Thanks for your comments!
So in the case that all intermediate pairs fit into the RAM of the
cluster, does the InMemoryFileSystem already allow the intermediate
phase to be done without much disk access? Or what would be the
current bottleneck in Hadoop in this scenario (huge computational
load, not so much data in/out) according to your opinion?
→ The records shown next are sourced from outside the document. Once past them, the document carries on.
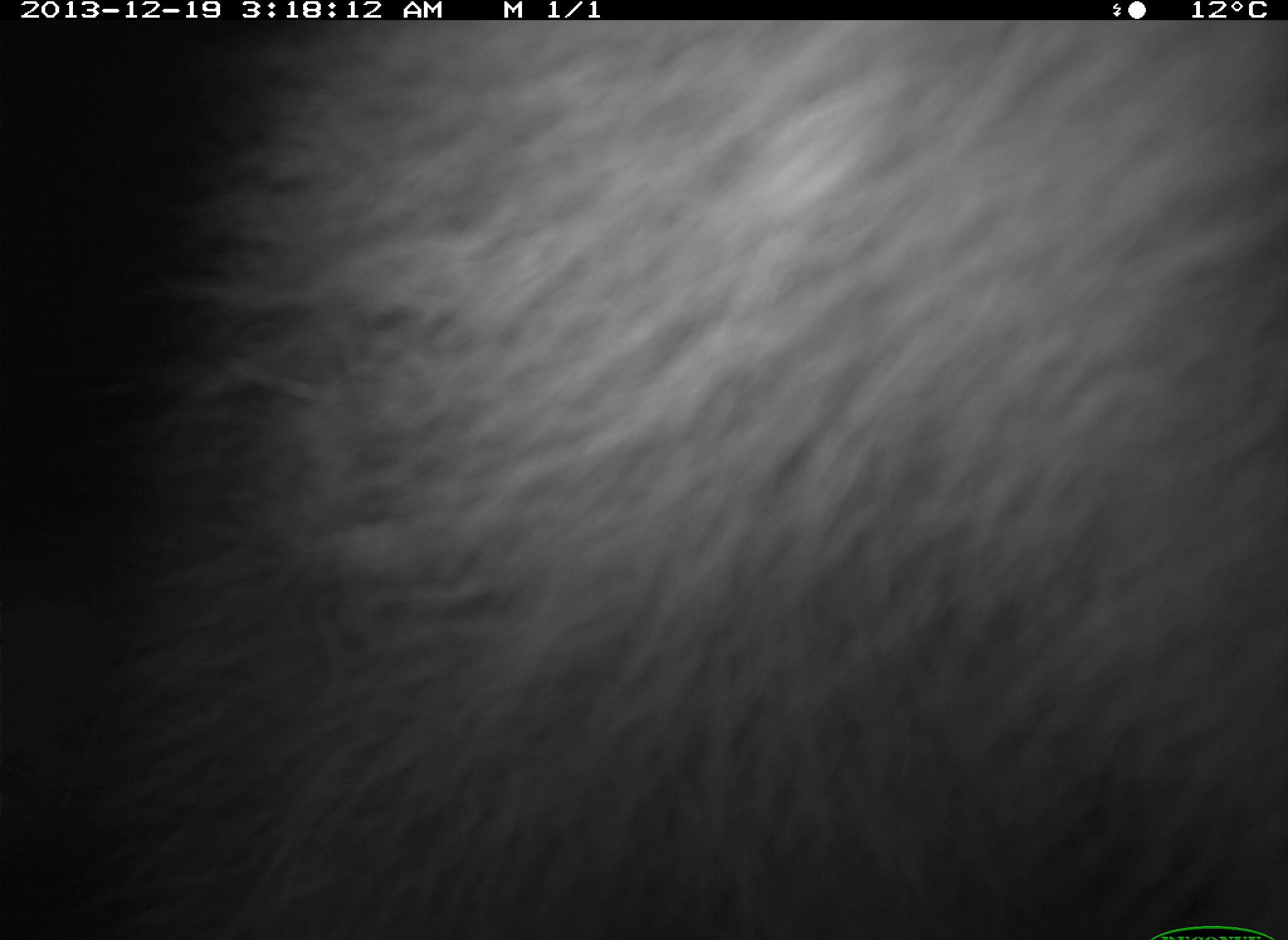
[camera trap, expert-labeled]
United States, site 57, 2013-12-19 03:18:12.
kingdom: Animalia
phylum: Chordata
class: Mammalia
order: Carnivora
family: Procyonidae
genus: Procyon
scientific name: Procyon lotor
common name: raccoon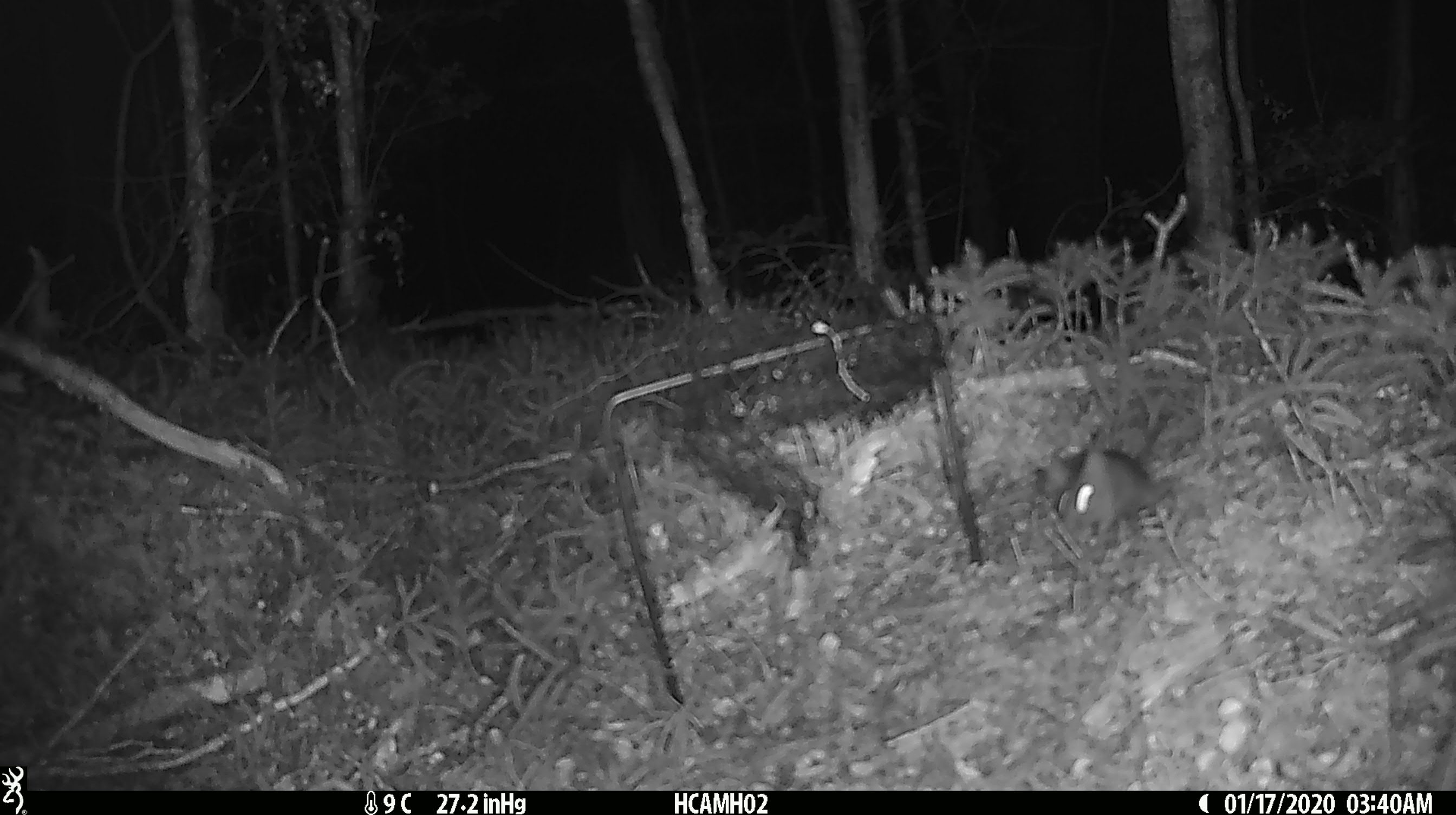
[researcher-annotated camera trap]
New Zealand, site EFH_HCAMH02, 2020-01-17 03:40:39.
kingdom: Animalia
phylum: Chordata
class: Mammalia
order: Rodentia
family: Muridae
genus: Mus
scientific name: Mus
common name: mouse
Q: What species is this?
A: Mouse (Mus).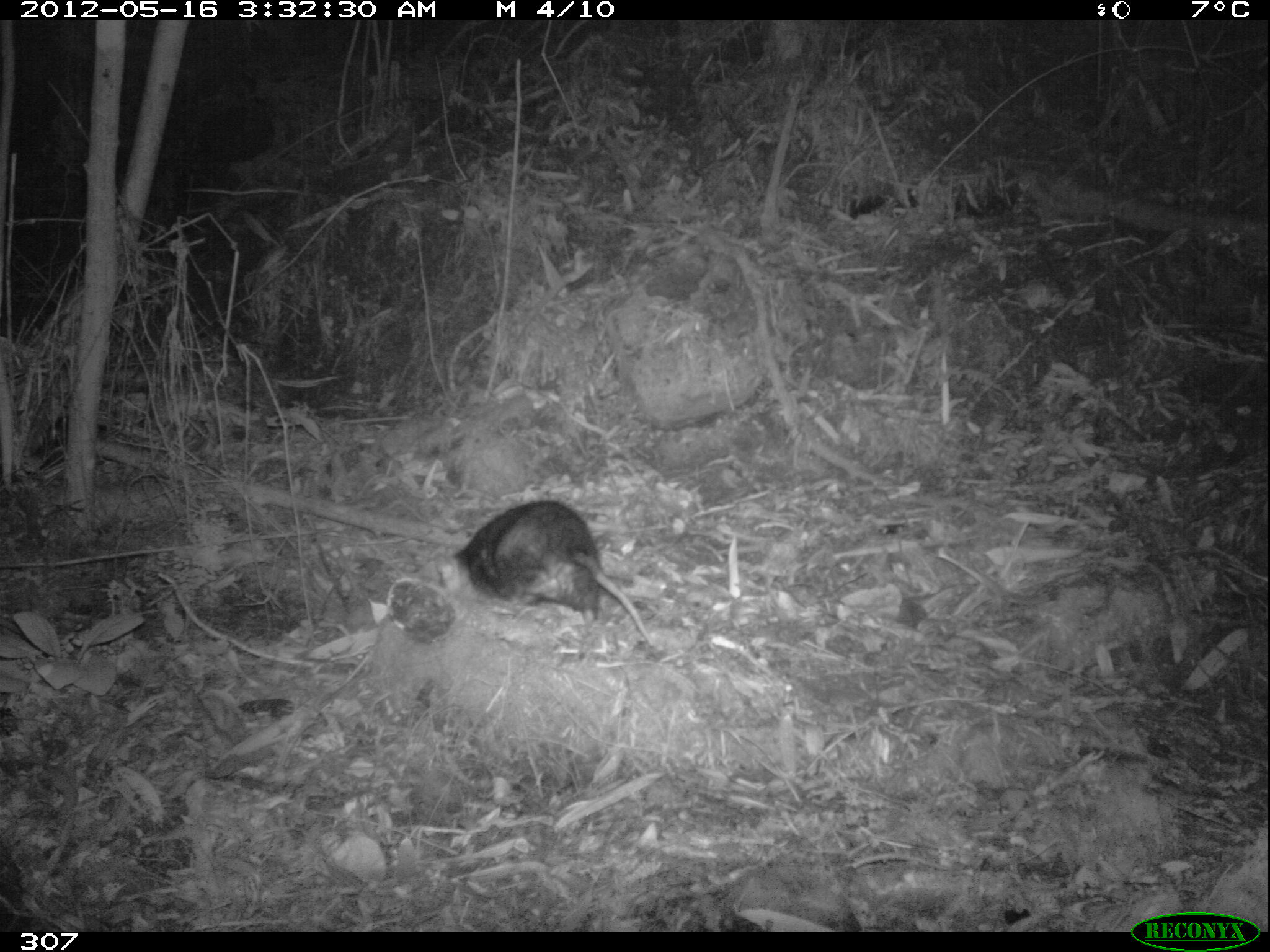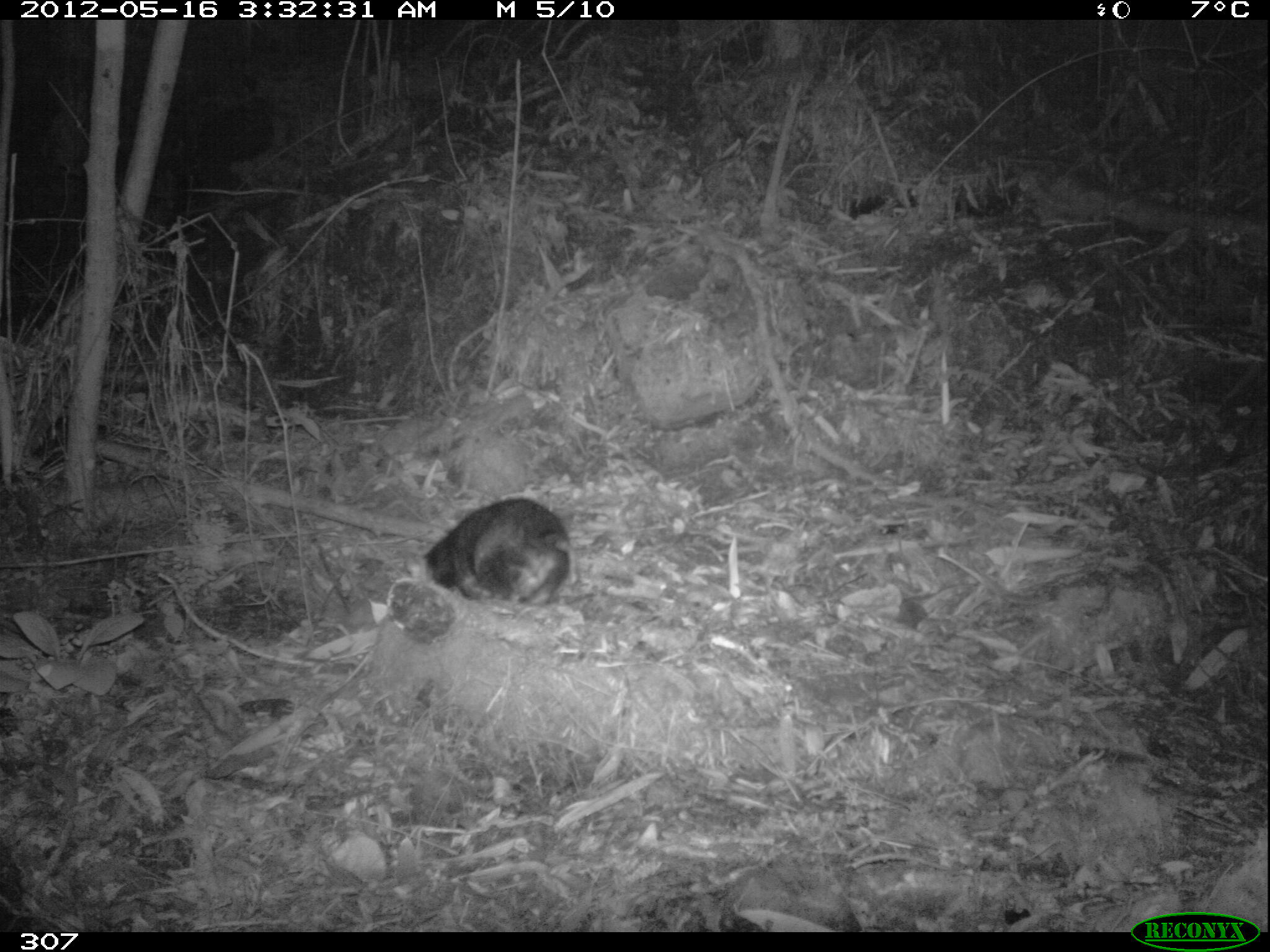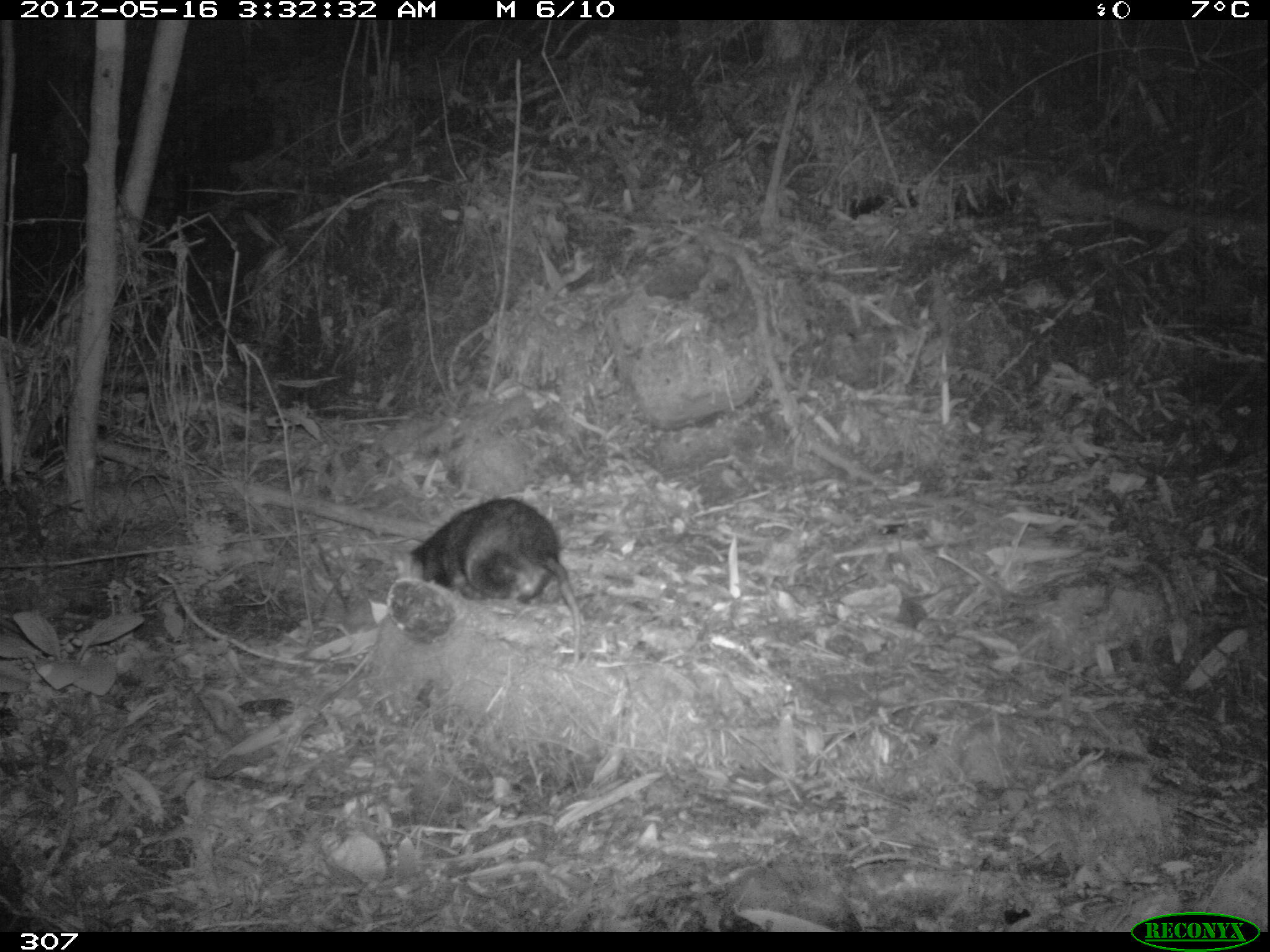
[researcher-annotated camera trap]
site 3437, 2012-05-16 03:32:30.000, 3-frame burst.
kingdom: Animalia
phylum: Chordata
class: Mammalia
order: Didelphimorphia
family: Didelphidae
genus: Didelphis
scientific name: Didelphis pernigra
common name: andean white-eared opossum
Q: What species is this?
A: Didelphis pernigra (andean white-eared opossum).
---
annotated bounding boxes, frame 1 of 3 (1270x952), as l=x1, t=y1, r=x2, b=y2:
didelphis pernigra: l=435, t=501, r=653, b=647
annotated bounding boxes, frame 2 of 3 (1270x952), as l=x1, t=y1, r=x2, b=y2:
didelphis pernigra: l=403, t=496, r=584, b=603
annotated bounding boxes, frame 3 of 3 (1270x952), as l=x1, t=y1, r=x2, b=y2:
didelphis pernigra: l=396, t=497, r=582, b=666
Am 01.06.2008 um 10:08 schrieb Ted Dunning:
Hadoop is highly optimized towards handling datasets that are much
too large
to fit into memory. That means that there are many trade-offs that
have
been made that make it much less useful for very short jobs or jobs
that
would fit into memory easily.
Multi-core implementations of map-reduce are very interesting for a
number
of applications as are in-memory implementations for distributed
architectures. I don't think that anybody really knows yet how well
these
other implementations will play with Hadoop. The regimes that they
are
designed to optimize are very different in terms of data scale,
number of
machines and networking speed. All of these constraints drive the
design in
innumerable ways.
On Sat, May 31, 2008 at 7:51 PM, Martin Jaggi <[EMAIL PROTECTED]>
wrote:
Concerning real-time Map Reduce within (and not only between)
machines
(multi-core & GPU), e.g. the Phoenix and Mars frameworks:
I'm really interested in very fast Map Reduce tasks, i.e. without
much disk
access. With the rise of multi-core systems, this could get more
and more
interesting, and could maybe even lead to something like 'super-
computing
for everyone', or is that a bit overwhelming? Anyway I was nicely
surprised
to see the recent Phoenix (http://csl.stanford.edu/~christos/sw/phoenix/
)
implementation of Map Reduce for multi-core CPUs (they won the best
paper
award at HPCA'07).
Recently also GPU computing was in the news again, pushed by Nvidia
(check
CUDA http://www.nvidia.com/object/cuda_showcase.html ), and now also
there a Map Reduce implementation called Mars became available:
http://www.cse.ust.hk/gpuqp/Mars_tr.pdf
The Mars people say a the end of their paper "We are also
interested in
integrating Mars into the existing Map Reduce implementations such
as Hadoop
so that the Map Reduce framework can take the advantage of the
parallelism
among different machines as well as the parallelism within each
machine."
What do you think of this, especially about the multi-core
approach? Do you
think these needs are already served by the current
InMemoryFileSystem of
Hadoop or not? Are there any plans of 'integrating' one of the two
above
frameworks?
Or would it already be done by improving the significant
intermediate data
pairs overhead (https://issues.apache.org/jira/browse/HADOOP-3366 )?
Any comments?
--
ted